On Tue, 20 Nov 2001 16:49:38 +0000 (GMT), in perl.unicode you wrote:
binmode STDIN;
while(<>)
{
$u = utf16($_);
$u->byteswap2 if defined $swap; # $swap defined based on command line
options
This looks strange. The way I read the manpage, byteswap2 is meant to be
called as a function, not as a Unicode::String object method. In other
words, its first parameter is supposed to be a string, not a
Unicode::String object (which will happen if you invoke it as a method
on an object). Did you mean either
$u = utf16($_);
$u->byteswap if defined $swap;
or
$_ = byteswap2($_) if defined $swap;
$u = utf16($_);
?
print $u->utf8;
# some progress report code (one '.' every 1000 lines)
}
Having spotted the first line - could it be that I should avoid
while(<>) and use read() instead ?
That sounds good -- the U+000A (represented as '0A 00' in little-endian
order) got ripped apart by your line-oriented processing.
Actually, you can use <> as long as you change the value of $/ from its
default of "\n" to "\x0a\x00" so that it'll read the entire UTF-16
character in one go.
And your file does indeed look as if the first line was (correctly)

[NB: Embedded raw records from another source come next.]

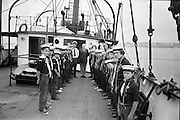 """Sea Scouts aboard the Lightship """"Albatross""""..1972..22.07.1972..07.22.1972..22nd July 1972..Standing at the head of the line, Mr Brendan O'Kelly,Chief Executive,BIM, poses with the assembled sea scouts."""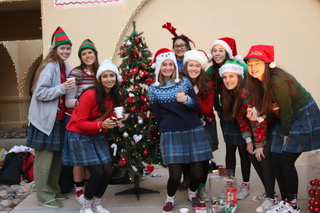 Filled+with+joy+of+the+season%2C+senior+Student+Council+officers+pose+in+front+of+their+tree.+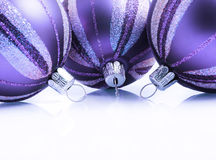 Elegant Christmas Card. Elegant Baubles in purple with soft reflection Royalty Free Stock Photo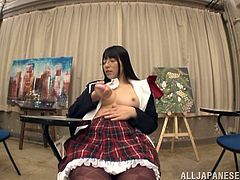This beautiful Japanese schoolgirl takes out her favorite hitachi vibrator and pleasures her pussy right in the classroom. She leans over the desk and even flashes her amazing ass. She loves to be naughty in school.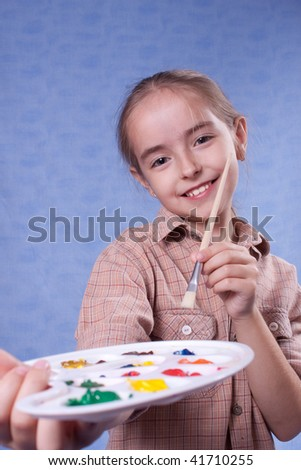 Little painter give palette to - stock photo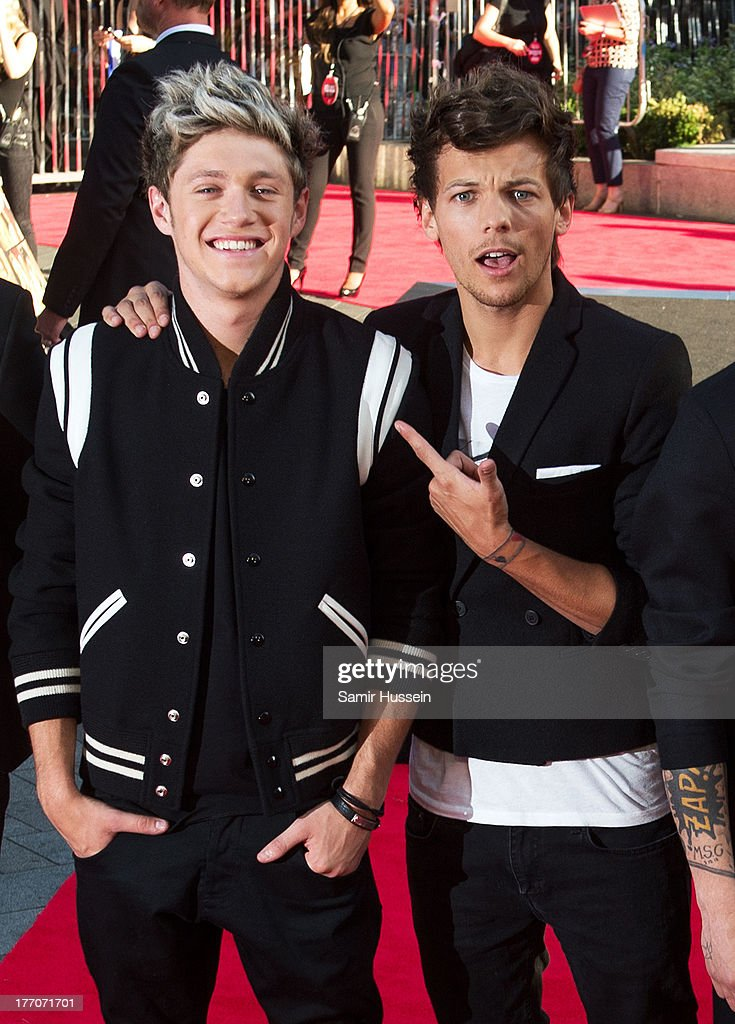 Louis Tomlinson and Niall Horan (L) of One Direction attend the World Premiere of 'One Direction: This Is Us' at Empire Leicester Square on August 20, 2013 in London, England.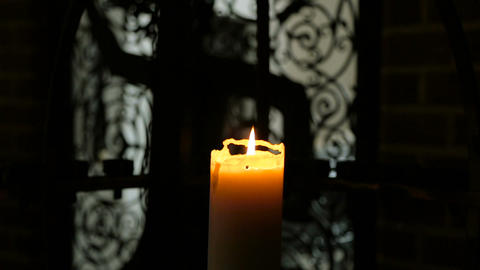 Burning candle in interere ancient castle Archivo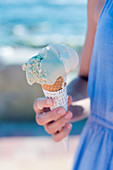 Person holding an ice cream cone outdoors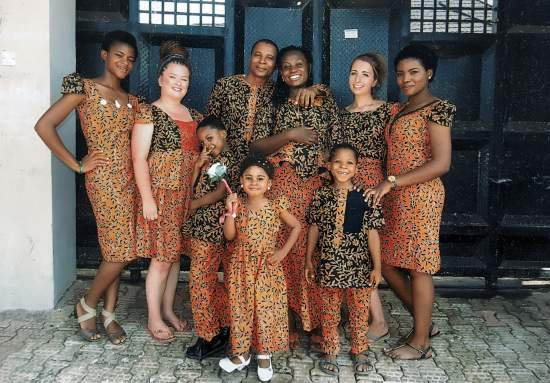 A UK volunteer poses for a photo with her extended Nigerian host family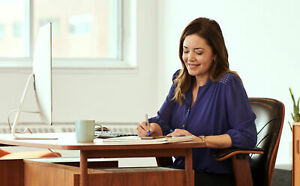Lady looking at paperwork and smiling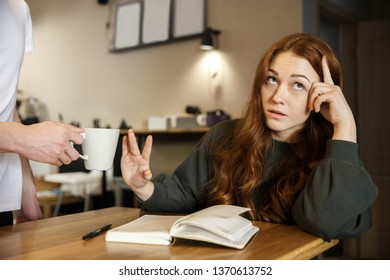 A young displeased girl is sitting in the cafe. She is refusing a cup of coffee while scornfully looking away.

interpreted as UTF-16LE (probably because of the BOM "FF FE" at the
beginning), but everything afterwards as UTF-16BE (the default
endianness for Unicode::String).
So "... 00 1F 00 17 53 AC 4E 1F 00 ..." was interpreted not (as you
wanted) as "[00xx] 001F 5317 4EAC 001F" but rather as "001F 0017 53AC
4E1F [00xx]". So instead of going (Big5) "... 北 京 中 國 第 一 歷 史 檔
案 館 ... 1984 ... 微 捲 1 捲 ..." / "... Beijing Zhongguo diyi lishi
tang'an guan..." (Beijing China first historical something-or-other?),
you get mojibake or character salad, including a hyphen '-' followed by
bu 'not', a bit later one a '1', "\x7f", a '(R)' registered trademark
sign, a lowercase 'r', and so on ("厬 丟 - 下 圬 笀 ?? 毲 厔 橈 栨 餟 1
\x1f (R) ?? ?? r 挾"). So your byteswapping went wonky, presumably due
to loss of synchronisation.
So, I suggest setting $/ = "\x0a\x00" and then reading, and explicitly
byteswapping each line before converting it with utf16(). That's
assuming all your data is in little-endian UTF-16.
Cheers,
Philip